[TASK REQUIREMENTS]
**1.** According to the text on Moroccan license plates, what size is a motorcycle two-line plate?
**2.** List every kind of vehicle or equipment that, according to the text on Moroccan license plates, receives normal plates.
**3.** Reproduce the passage of the text on Moroccan license plates starting at "The letters follow" and ending at "1234-56 |أ| 7 .".

Moroccan license plates match in size and appearance to a large extent the European license plates and usually show black text on a white background.

Current Series

Normal Registration Plates
Since 2000, the plates begins with a one to five-digit registration code followed by two vertical lines. In between the lines, there's an Arabic character to distinguish between series. Finally, there is a one- or two-digit regional code for the origin of the vehicle. The plates are to be black on white. Otherwise, there aren't any regulation on font shape or font size used.

The letters follow an Abjad order, but skipping certain letters that have been allocated to special vehicles, such as police and civil defense. So far, the following have been reached in Moroccan regions.

For two-line signs the letter and region code in the top line and the serial number on the bottom appear. Same applies for motorcycle plates. Older license plates show only digits after the pattern 1234-56 |أ| 7 .

Normal plates are installed on privately owned vehicles, motorcycles, taxis, public transit, trucks, trailers, and agricultural equipment. There are no exceptions or special designations.

Typical 1-line license plate, having a size compliant with that of European Union license plates, 520 x 110 mm

Typical 2-line license plate, installed on imported vehicles that can't accommodate a standard 1-line plate. 300 x 150 mm

Motorcycle 2-line license plate. 180 x 120 mm

Regional codes

The regional codes are:

 1: Rabat
 2: Salé-Médina
 3: Sala Al-Jadida
 4: Skhirat-Temara
 5: Khémisset
 6: Casablanca Anfa
 7: Casablanca Hay Mohammadi-Aïn Sebaâ
 8: Casablanca Hay Hassani
 9: Casablanca Benmsik
 10: Casablanca Moulay Rachid
 11: Casablanca-Al Fida Derb Sultan
 12: Casablanca Mechouar
 13: Casablanca Sidi Bernoussi-Zenata
 14: Mohammedia
 15: Fès jdid - dar dbibagh
 16: Fès Medina
 17: Zouagha - Moulay Yacoub
 18: Sefrou
 19: Boulmane
 20: Meknès Menzah
 21: Meknès Ismailia
 22: El Hajeb
 23: Ifrane
 24: Khénifra
 25: Errachidia
 26: Marrakech-Menara
 27: Marrakech-Medina
 28: Marrakech-Sidi Youssef Ben-Ali
 29: El-Haouz
 30: Chichaoua
 31: Kelâat Es-Sraghna
 32: Essaouira
 33: Agadir Ida-Outanane
 34: Agadir - Inezgane - Ait Melloul
 35: Chtouka Aït Baha
 36: Taroudant
 37: Tiznit
 38: Ouarzazate
 39: Zagora
 40: Tangier - Asilah
 41: Tanger Fahs-Bni Makada
 42: Larache
 43: Chefchaouen
 44: Tétouan
 45: Al-Hoceima
 46: Taza
 47: Taounate
 48: Oujda
 49: Berkane
 50: Nador
 51: Taourirt
 52: Jerada
 53: Figuig
 54: Asfi
 55: El Jadida
 56: Settat
 57: Khouribga
 58: Benslimane
 59: Kénitra
 60: Sidi Kacem
 61: Béni Mellal
 62: Azilal
 63: Smara
 64: Guelmim
 65: Tan-Tan
 66: Tata
 67: Assa-Zag
 68: Laâyoune
 69: Boujdour
 70: Oued Ed-Dahab
 71: Aousserd
 72: Casablanca Ain-Chock
 73: Casablanca Nouacer
 74: Casablanca Mediouna
 75: M'diq - Fnideq
 76: Driouch
 77: Guercif
 78: Ouazzane
 79: Sidi Slimane
 80: Midelt
 81: Berrechid
 82: Sidi Bennour
 83: Ben Guerir
 84: Fquih Ben Salah
 85: Youssoufia
 86: Tinghir
 87: Sidi Ifni
 88: Tarfaya
 89: Lagouira

Trailer Plates

Semi-trailers heavier than a Gross weight of 750 kg are allocated two plates. They are allocated a normal plate, as previously discussed, as well as a special plate. This plate is white on red, and follows a format of [#### - ##].

[SUPPLIED DATA]
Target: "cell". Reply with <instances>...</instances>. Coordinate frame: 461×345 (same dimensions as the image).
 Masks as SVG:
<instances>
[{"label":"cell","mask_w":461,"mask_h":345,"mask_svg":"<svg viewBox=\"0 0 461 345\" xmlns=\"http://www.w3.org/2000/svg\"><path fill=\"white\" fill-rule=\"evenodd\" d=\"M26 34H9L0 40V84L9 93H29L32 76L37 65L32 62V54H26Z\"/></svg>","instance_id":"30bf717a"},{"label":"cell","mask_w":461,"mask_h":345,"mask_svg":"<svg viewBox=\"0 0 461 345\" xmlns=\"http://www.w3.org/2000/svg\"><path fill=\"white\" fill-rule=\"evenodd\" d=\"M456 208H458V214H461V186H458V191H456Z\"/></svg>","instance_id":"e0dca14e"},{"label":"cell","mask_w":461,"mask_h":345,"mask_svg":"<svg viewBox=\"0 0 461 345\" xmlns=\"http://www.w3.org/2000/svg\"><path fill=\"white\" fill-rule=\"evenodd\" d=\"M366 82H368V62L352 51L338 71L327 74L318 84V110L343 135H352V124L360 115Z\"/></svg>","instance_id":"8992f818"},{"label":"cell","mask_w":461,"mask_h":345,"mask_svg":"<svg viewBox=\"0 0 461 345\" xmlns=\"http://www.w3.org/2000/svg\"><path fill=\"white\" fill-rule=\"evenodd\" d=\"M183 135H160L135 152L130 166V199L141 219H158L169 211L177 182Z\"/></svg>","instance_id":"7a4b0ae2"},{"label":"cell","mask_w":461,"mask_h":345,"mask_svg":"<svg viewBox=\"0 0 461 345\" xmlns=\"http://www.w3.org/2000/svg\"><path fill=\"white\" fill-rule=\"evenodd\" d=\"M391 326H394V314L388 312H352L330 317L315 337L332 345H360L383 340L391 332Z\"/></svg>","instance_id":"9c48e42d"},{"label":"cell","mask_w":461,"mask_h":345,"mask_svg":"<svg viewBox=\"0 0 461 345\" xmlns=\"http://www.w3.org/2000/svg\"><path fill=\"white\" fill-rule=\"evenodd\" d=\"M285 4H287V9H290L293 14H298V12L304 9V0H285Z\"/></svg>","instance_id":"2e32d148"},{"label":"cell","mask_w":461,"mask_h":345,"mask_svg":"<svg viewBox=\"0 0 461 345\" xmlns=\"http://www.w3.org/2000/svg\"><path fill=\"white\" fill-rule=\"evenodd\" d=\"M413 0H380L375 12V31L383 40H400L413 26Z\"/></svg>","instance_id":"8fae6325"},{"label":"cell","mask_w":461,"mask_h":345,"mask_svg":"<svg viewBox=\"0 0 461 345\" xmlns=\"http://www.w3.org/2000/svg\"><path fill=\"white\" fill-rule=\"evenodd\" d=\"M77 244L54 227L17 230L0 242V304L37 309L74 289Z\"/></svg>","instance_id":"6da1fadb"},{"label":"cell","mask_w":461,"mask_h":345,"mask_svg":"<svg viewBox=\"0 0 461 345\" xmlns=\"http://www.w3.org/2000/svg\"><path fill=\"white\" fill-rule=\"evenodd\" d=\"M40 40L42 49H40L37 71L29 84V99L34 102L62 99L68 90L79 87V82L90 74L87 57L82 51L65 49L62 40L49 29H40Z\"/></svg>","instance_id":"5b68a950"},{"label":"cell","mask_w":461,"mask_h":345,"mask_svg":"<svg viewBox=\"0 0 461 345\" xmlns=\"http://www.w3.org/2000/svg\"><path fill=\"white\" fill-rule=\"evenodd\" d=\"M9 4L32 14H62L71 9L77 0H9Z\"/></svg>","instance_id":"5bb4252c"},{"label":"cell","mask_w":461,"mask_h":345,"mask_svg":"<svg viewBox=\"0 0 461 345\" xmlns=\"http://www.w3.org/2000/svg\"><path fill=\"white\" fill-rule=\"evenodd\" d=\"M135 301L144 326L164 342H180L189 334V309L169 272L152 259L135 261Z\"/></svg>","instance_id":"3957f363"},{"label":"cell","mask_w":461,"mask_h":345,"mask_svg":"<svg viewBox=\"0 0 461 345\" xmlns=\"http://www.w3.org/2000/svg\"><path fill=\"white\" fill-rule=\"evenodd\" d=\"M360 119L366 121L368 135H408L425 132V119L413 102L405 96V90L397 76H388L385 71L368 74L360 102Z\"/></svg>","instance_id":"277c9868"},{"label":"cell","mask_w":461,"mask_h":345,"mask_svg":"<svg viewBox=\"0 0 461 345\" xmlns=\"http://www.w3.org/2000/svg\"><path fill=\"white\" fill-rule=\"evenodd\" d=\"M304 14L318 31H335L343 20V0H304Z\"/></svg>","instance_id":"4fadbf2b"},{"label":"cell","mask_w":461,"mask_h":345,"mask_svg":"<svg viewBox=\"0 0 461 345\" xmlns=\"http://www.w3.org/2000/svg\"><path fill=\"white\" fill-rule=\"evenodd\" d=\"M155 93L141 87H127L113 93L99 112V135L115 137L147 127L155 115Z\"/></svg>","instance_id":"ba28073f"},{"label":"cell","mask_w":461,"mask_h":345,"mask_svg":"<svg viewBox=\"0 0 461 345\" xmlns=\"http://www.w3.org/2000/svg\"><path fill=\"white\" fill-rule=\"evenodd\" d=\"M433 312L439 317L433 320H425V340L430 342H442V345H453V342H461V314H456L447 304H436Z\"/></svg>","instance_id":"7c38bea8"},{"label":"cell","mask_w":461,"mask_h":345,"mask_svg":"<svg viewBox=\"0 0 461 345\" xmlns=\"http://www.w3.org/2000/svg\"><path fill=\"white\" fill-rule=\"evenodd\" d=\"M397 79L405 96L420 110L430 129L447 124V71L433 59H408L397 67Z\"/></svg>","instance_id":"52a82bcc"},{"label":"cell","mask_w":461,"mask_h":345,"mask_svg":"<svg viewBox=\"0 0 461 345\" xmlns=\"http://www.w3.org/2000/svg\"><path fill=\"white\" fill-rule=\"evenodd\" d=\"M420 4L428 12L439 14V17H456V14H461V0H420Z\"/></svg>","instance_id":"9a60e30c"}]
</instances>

[ANSWERS FOR THE EXERCISE]
**1.** 180 x 120 mm

**2.** privately owned vehicles, motorcycles, taxis, public transit, trucks, trailers, agricultural equipment

**3.**
The letters follow an Abjad order, but skipping certain letters that have been allocated to special vehicles, such as police and civil defense. So far, the following have been reached in Moroccan regions.

For two-line signs the letter and region code in the top line and the serial number on the bottom appear. Same applies for motorcycle plates. Older license plates show only digits after the pattern 1234-56 |أ| 7 .